SELECTED PASSAGE |
Sorry, it’s only how much?

So when I shot the video version of this review, it was right after it debuted at MWC 2024 but before it arrived on our shores. As such, I couldn’t really put it against its rivals such as the Samsung Galaxy S24—at least, in a Malaysian context. That’s why if you watch our video review of the Xiaomi 14, I ended it by stating that it’s a really good smartphone that will need to be priced below the RM4,099 price tag of the Galaxy S24 if it wants to be competitive against Samsung’s offering.

Well as it turns out not only is it cheaper than the Galaxy S24, but it’s a whopping RM600 less than the Galaxy S24:

  • Xiaomi 14, 12GB RAM, 256GB storage – RM3,499
  • Xiaomi 14, 12GB RAM, 512GB storage – RM3,799

Now in my defence, I had a reason to be wary: the Xiaomi 14 actually costs more than the Galaxy S24 does in Europe. But we don’t live in Europe now do we? In fact, for many Malaysians, the Xiaomi 14 presents itself as an extremely compelling option for anyone seeking a flagship Android smartphone for this year.

I mean sure, it’s not perfect; some improvement to HyperOS would be nice and the speakers could be better, but at RM600 less than what I would consider its competitor, it’s a no-brainer decision. Not only is it RM600 less than the Galaxy S24 at the same storage tier, it also packs 12GB of RAM compared to the Galaxy S24’s 8GB, uses a larger battery, has arguably better cameras and is powered by the Snapdragon 8 Gen 3 rather than the Exynos 2400 which may not be to local tastes.

RECORDED DATA |
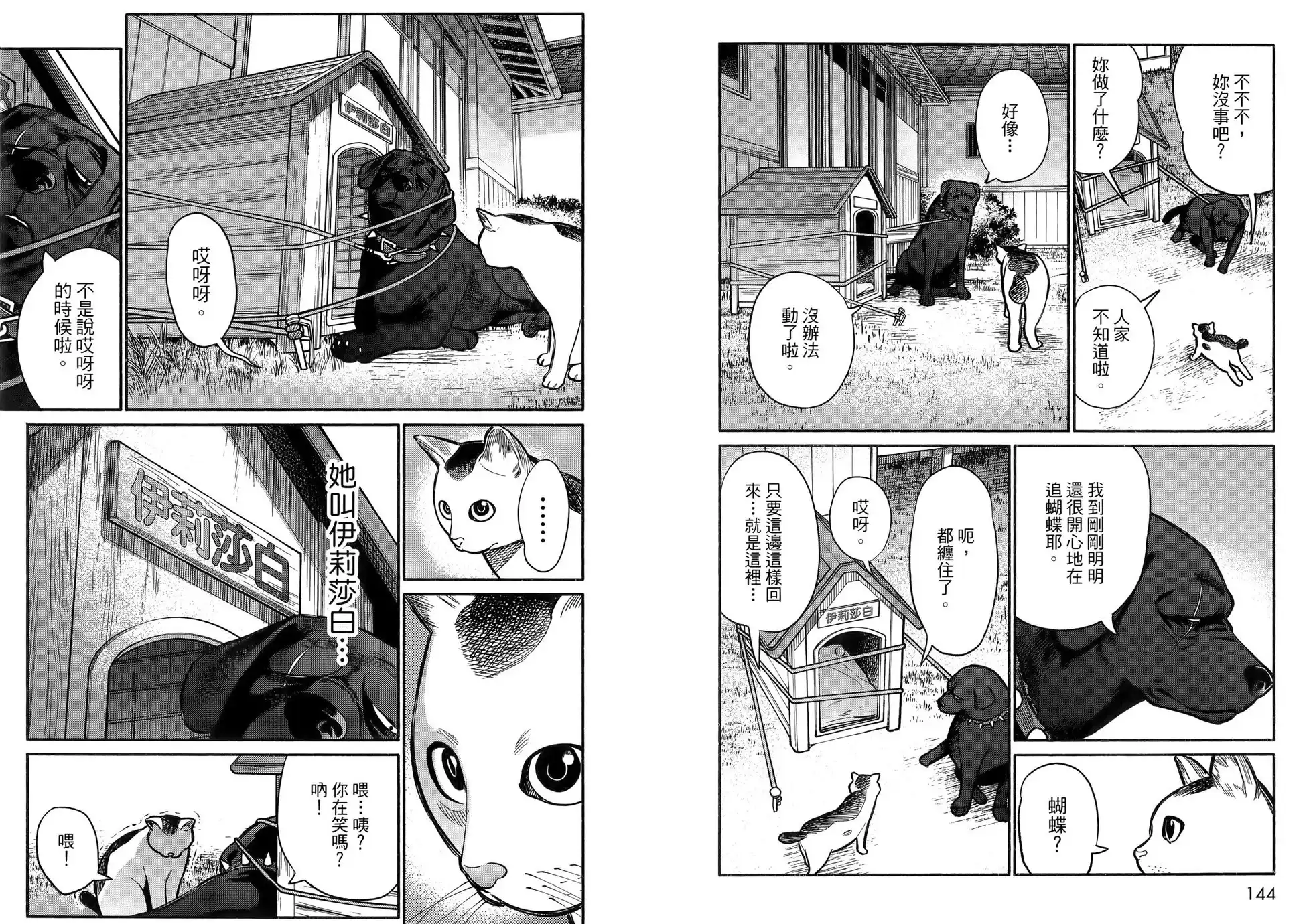 第76页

PARTS OF THE EXERCISE |
**A.** In the Xiaomi 14 review, what is the price of the Xiaomi 14 with 12GB RAM and 512GB storage?
**B.** Write the next part of the Xiaomi 14 review, picking up after its last sentence.

RESPONSES |
**A.** RM3,799

**B.**
That’s not to say that the Galaxy S24 doesn’t have its own benefits—OneUI is perhaps a tad more user friendly than HyperOS, and Samsung is also guaranteeing seven years of software support. Furthemore, the Xiaomi 14 isn’t the cheapest flagship smartphone in Malaysia either. There’s the likes of the Meizu 21 which starts at just RM2,999, while the iQoo 12 goes for RM3,399.

But if you want an all round Android flagship that packs just about everything you’d expect—decent display, premium looks and feel, outstanding cameras and solid battery life—the Xiaomi 14 is definitely one device that I think does the job well without breaking the bank.